Le conflit qui déchire le Mali est marqué par une hausse des crimes commis contre des civils dans le centre du pays, pour lesquels « l’impunité règne toujours », déplore, mercredi 13 avril, Amnesty International, dans un nouveau rapport analysant la réponse judiciaire à ces actes.

« Depuis 2018, le conflit est caractérisé par une hausse des exactions commises contre les populations civiles, en particulier dans le centre du pays (régions de Mopti et de Ségou) », y souligne Amnesty.

Le document a été produit avant les événements survenus fin mars à Moura, a indiqué à l’AFP le bureau d’Amnesty au Mali.
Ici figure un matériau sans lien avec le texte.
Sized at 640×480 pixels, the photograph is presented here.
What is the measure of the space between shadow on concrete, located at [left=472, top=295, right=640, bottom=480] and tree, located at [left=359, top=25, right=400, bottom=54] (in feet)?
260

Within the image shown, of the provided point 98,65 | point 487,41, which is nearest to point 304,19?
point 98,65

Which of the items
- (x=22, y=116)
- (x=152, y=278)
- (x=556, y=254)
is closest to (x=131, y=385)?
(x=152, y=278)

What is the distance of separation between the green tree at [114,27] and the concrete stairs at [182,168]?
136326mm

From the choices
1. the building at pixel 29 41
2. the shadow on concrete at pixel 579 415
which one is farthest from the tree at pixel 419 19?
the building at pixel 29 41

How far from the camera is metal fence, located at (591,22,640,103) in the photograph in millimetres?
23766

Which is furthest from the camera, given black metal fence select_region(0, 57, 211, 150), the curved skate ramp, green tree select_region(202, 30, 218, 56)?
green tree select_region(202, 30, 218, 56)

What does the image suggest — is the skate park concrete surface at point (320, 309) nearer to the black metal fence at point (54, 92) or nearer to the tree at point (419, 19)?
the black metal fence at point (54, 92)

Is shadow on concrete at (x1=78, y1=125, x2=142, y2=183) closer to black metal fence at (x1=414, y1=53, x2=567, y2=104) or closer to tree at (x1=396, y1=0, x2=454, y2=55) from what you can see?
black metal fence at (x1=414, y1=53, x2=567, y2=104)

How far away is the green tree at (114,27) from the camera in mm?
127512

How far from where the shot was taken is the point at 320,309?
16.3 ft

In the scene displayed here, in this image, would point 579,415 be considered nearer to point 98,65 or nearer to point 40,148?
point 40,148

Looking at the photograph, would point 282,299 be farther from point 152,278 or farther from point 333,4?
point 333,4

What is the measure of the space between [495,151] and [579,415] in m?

L’armée malienne dit avoir « neutralisé » à Moura 203 jihadistes quand l’ONG Human Rights Watch (HRW) l’accuse de l’exécution sommaire de 300 civils avec l’aide de combattants étrangers.

Mais Amnesty rappelle plusieurs massacres commis entre 2018 et 2021 dont sont accusés des groupes jihadistes, divers groupes armés, des soldats maliens, ainsi que le bombardement controversé par Barkhane en janvier 2021 à Bounti, où l’ONU dit que la force française a tué 19 civils réunis pour un mariage. Paris réfute avec vigueur, affirmant que la frappe visait des jihadistes.

Pour Amnesty, « certaines » de ces « exactions » peuvent « être qualifiées de crimes de guerre, voire de crimes contre l’humanité ». Malgré les engagements réitérés des autorités maliennes, « le cours de la justice reste lent, frustrant les victimes et leurs familles, et renforçant l’impunité », dit Amnesty.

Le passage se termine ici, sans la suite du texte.